The authorities had to make sure the neighbouring buildings, one of which was just 6 m away, suffered no damage. The district administration invited bidders and chose two companies — Mumbai-headquartered Edifice Engineering and Chennai-based Vijay Steels — to carry out the demolitions. Planning began three months ago and Edifice, which was given three of the four buildings, sought the expertise of Johannesburg-based Jet Demolition, known for carrying out controlled implosions.

“It was one of our most challenging projects as the time we had was exceptionally short and there was huge interest from the authorities and the people,” says Joe Brinkmann, managing director of Jet Demolition. Brinkmann has overseen the implosions of several skyscrapers, including a 108 m tower in Johannesburg in November. But this was Jet’s first project in India — and a high-profile one, to boot — and the company could not afford for it to be anything less than very precise. “If it had gone slightly haywire, we would not be sitting here; we would be behind bars,” says Uttkarsh Mehta, partner, Edifice.
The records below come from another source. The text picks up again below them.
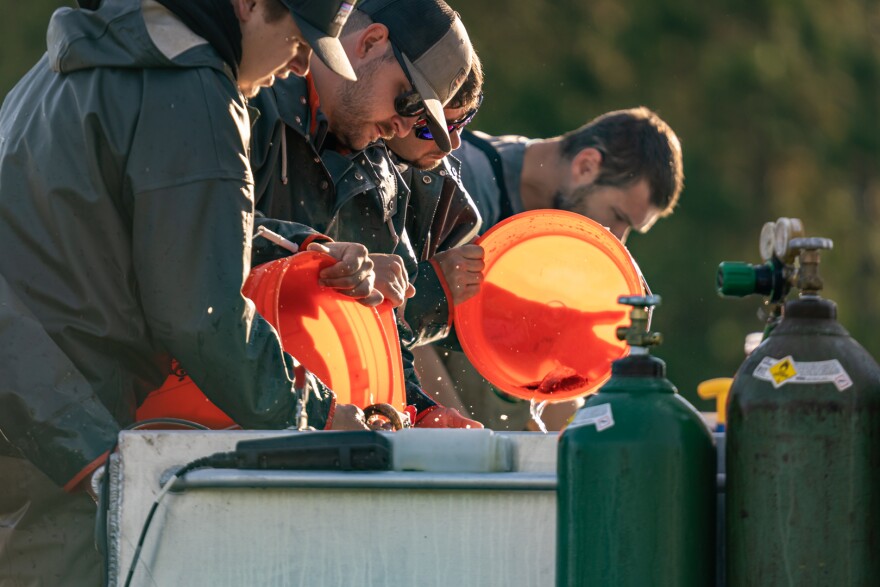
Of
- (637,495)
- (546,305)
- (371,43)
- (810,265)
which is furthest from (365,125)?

Mehta adds that district administrations and the local police have been wary of signing off on controlled implosions as they involve the use of explosives and there is a risk of threats to life and property. “We had 2,000 police personnel manning the area in Kochi. You can’t have that for every implosion,” says Jigar Chheda, the other partner at Edifice. The largest of the Kochi complexes was nearly 70 m high — a record for implosion in India — while the tallest structure ever to be demolished using explosives was the JL Hudson building (134 m) in Detroit, US, back in 1998.

IIT’s Kumar says the Kochi implosions were possible only because the neighbouring constructions were relatively new, engineered buildings. “When the nearby structures are old, the ground vibrations can be severe. Also, I wouldn’t recommend it in a densely populated area.” There are also concerns about the pollution caused by an implosion, which can have a severe but temporary impact on air quality.

As demands for commercial and residential spaces increase in India’s major cities, some of the old buildings will have to make way for bigger replacements, and implosions could now be more seriously considered as a way of knocking them down. Similarly, the judiciary could use the Kochi demolitions as an example to order quick razing of illegal structures.